Have you ever written a Pascal program? The Pascal language is quite old, and it was defined in an era where compilers were a lot simpler so the coder had to follow a bunch of rules. The rules were sort of sensible if you think of it as if the language and compiler had been constructed from scratch, which while not entirely true still isn't a bad picture of the level where software existed at the time. One of the rules was that each procedure has to have all its variables declared in a special section at its top. Keeping that section nice and tidy usually isn't much of a problem since there are usually only a few variables to declare - call it a dozen or so. In Pascal, they will have to be on a few separate lines since different types of variables each require their own separate lines. It's rather unusual for that section to be more than, say, three or four lines.
Not so this program. In this program, each procedure had a variable declaration section that was a whole screenful of text. That, in itself, could have had a rational, sane explanation. All those variables might be needed for some reason - I doubt there'd be a good reason, but there might exist a reason, some sort of explanation. I do understand how all those dozens of dozens of variables got there but in this case, I refuse to call the explanation "a reason". It would be too flattering.

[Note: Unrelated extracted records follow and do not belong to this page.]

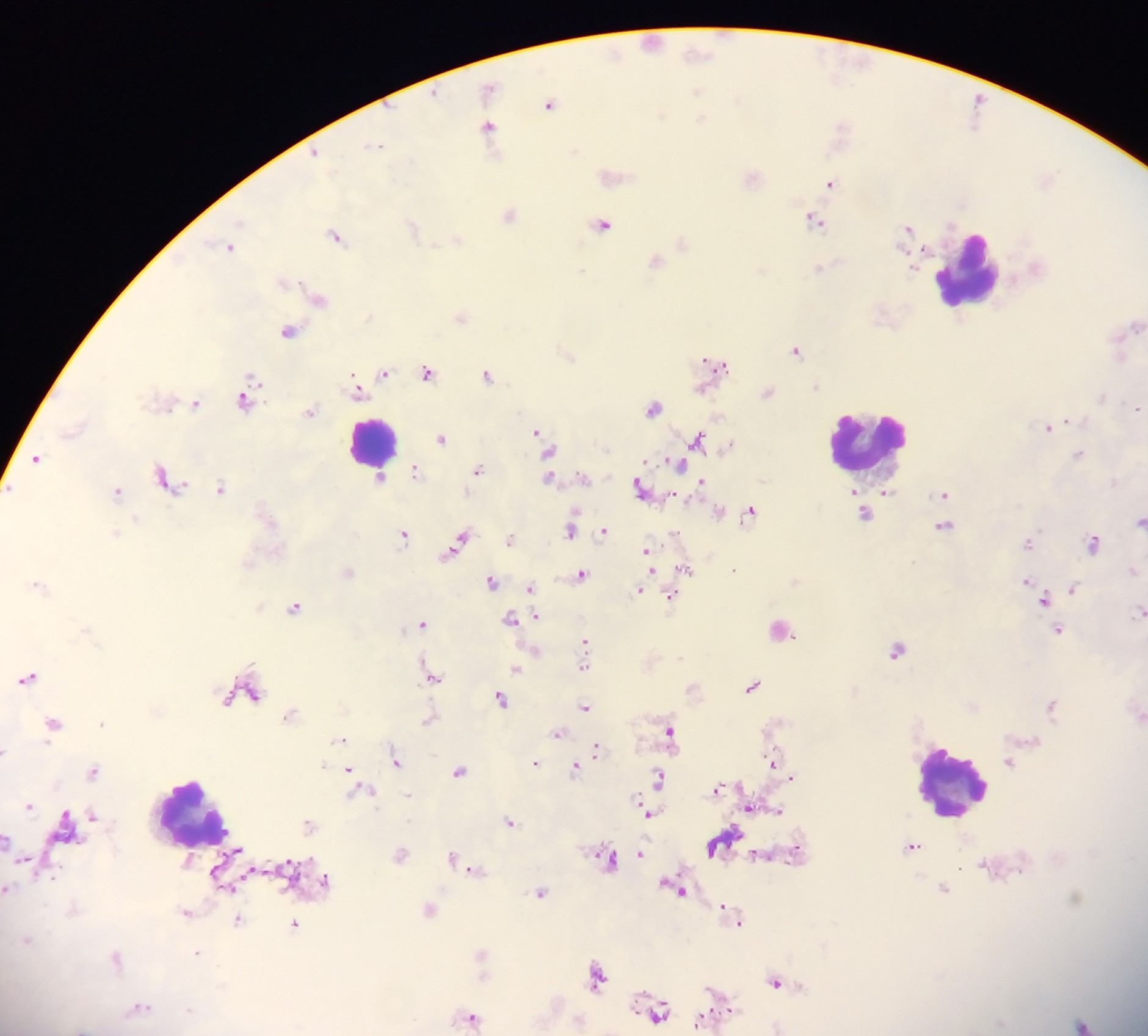

{
  "country": "Ghana",
  "leukocyte_locations": "approximate centers as {x, y} in pixels: {969, 269}, {882, 444}, {374, 447}, {954, 782}, {195, 817}",
  "preparation": "thick blood film",
  "capture": "mobile-phone photograph through a microscope",
  "plasmodium_parasite_locations": "approximate centers as {x, y} in pixels: {653, 41}, {698, 54}, {616, 55}, {490, 89}, {698, 91}, {738, 101}, {550, 104}, {702, 119}, {489, 127}, {375, 145}, {575, 151}, {315, 152}, {830, 183}, {510, 216}, {815, 219}, {602, 224}, {909, 227}, {412, 229}, {335, 236}, {459, 239}, {229, 246}, {656, 260}, {581, 271}, {320, 299}, {461, 315}, {1136, 325}, {290, 331}, {797, 350}, {717, 364}, {428, 372}, {384, 373}, {488, 376}, {706, 382}, {251, 387}, {359, 392}, {768, 392}, {1102, 397}, {246, 399}, {196, 404}, {653, 407}, {1137, 408}, {311, 411}, {1050, 427}, {536, 431}, {441, 438}, {699, 439}, {549, 452}, {1080, 455}, {37, 459}, {679, 464}, {478, 469}, {417, 472}, {380, 477}, {168, 479}, {550, 479}, {702, 483}, {639, 487}, {221, 488}, {887, 490}, {117, 492}, {944, 494}, {751, 511}, {719, 512}, {863, 514}, {1139, 522}, {945, 526}, {570, 530}, {604, 530}, {404, 535}, {510, 539}, {460, 540}, {1027, 543}, {1094, 543}, {648, 555}, {686, 569}, {582, 573}, {649, 574}, {491, 582}, {1027, 582}, {1073, 588}, {530, 589}, {640, 590}, {671, 597}, {1043, 599}, {295, 607}, {1138, 612}, {536, 617}, {511, 619}, {423, 623}, {780, 630}, {1058, 631}, {585, 642}, {898, 649}, {584, 666}, {516, 668}, {28, 677}, {434, 677}, {754, 686}, {247, 693}, {254, 694}, {501, 698}, {1052, 705}, {585, 707}, {290, 715}, {428, 721}, {53, 723}, {101, 723}, {669, 731}, {558, 734}, {340, 739}, {596, 749}, {5, 752}, {397, 761}, {773, 761}, {1010, 761}, {535, 764}, {575, 770}, {459, 771}, {93, 772}, {350, 772}, {660, 777}, {792, 778}, {353, 779}, {361, 789}, {718, 789}, {29, 806}, {751, 808}, {778, 810}, {649, 813}, {92, 816}, {510, 822}, {309, 825}, {8, 840}, {913, 846}, {796, 850}, {236, 851}, {640, 854}, {401, 855}, {454, 859}, {24, 860}, {609, 860}, {472, 869}, {325, 880}, {230, 888}, {676, 888}, {944, 889}, {8, 890}, {541, 892}, {1076, 897}, {430, 911}, {186, 912}, {730, 912}, {238, 920}, {737, 921}, {296, 924}, {27, 940}, {197, 954}, {482, 954}, {116, 959}, {600, 976}, {776, 982}, {139, 1007}, {657, 1012}, {471, 1018}, {707, 1018}, {1083, 1024}",
  "image_size": "1148×1036 pixels",
  "field_of_view": "single"
}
Identify the parasite.
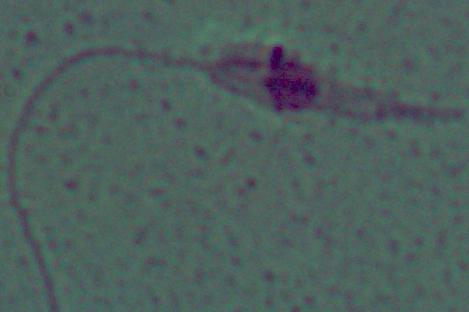
This is Leishmania.

Summary:
  - Magnification: 1000x
  - Modality: micrograph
Identify the parasite.
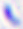
Toxoplasma gondii.

modality = photomicrograph
magnification = 400x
Give the preparation type.
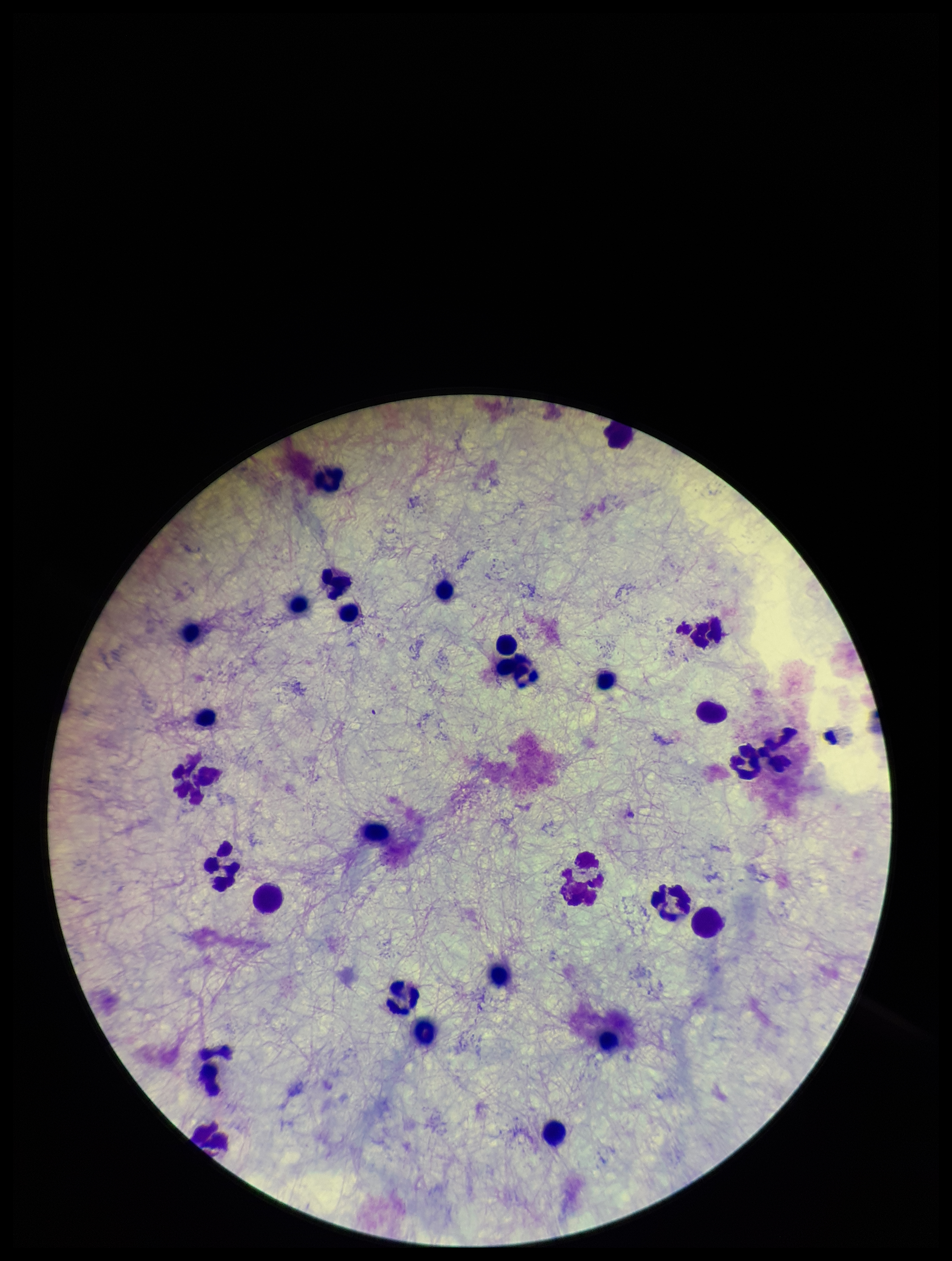

Thick.

{
  "leukocyte_count": 30,
  "plasmodium_parasites": "none identified",
  "capture": "smartphone photograph through the microscope eyepiece",
  "image_size": "952×1261 pixels",
  "patient_malaria_status": "negative",
  "stain": "Giemsa",
  "parasite_count": 0,
  "field_of_view": "single"
}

This programmer didn't believe in descriptive names for variables (or anything else - since there weren't many procedures enough to matter, that wasn't really the problem, but this was really just one fault hiding another). Programmers often find that they need a variable just for moment, they create a variable to store a value and almost immediately they retrieve the value and the variable is never used again. Such variables sometimes get names that don't do anything to explain their purpose. Programmer culture has a whole gamut of such names: foo, bar, baz, ble, gazonk, the list goes on. While code in Swedish settings is mostly written in English, sometimes it's in Swedish and there are a bunch of frequently used metavariables in Swedish too, though they tend to be real nouns instead of the nonsense of the English ones. I'd guess the most common ones are gurka and bulle. Of course, there was also no documentation and the code contained no comments.
So this code was written by someone who didn't know, or didn't care, how to write code that did a certain type of job, that was possible to maintain or improve, or that was was understandable. As this programmer needed a variable, guess what he called it? Of course, first he used the common metavaraibles. There would be a foo and a bar among the first variable names. Then there'd be foo2 and bar2 as he needed more. Eventually he'd run out of those names and resort to the math style variable names, i, j, k, l, r, s, m, and then he'd double those and then he'd number them. After using ii and mm2 and a couple dozen such names, he'd move on to Swedish words; gurka and bulle, and of course, gurka2 and bulle2 soon followed.
But that wasn't enough. So he resorted to four letter words. Any grown up person wouldn't use those words for variables but I guess he just got really, really tired of thinking up those name. I felt sorry for him and the program he made when I saw those variables declared. Anything that contains penis2 just didn't get a fair chance.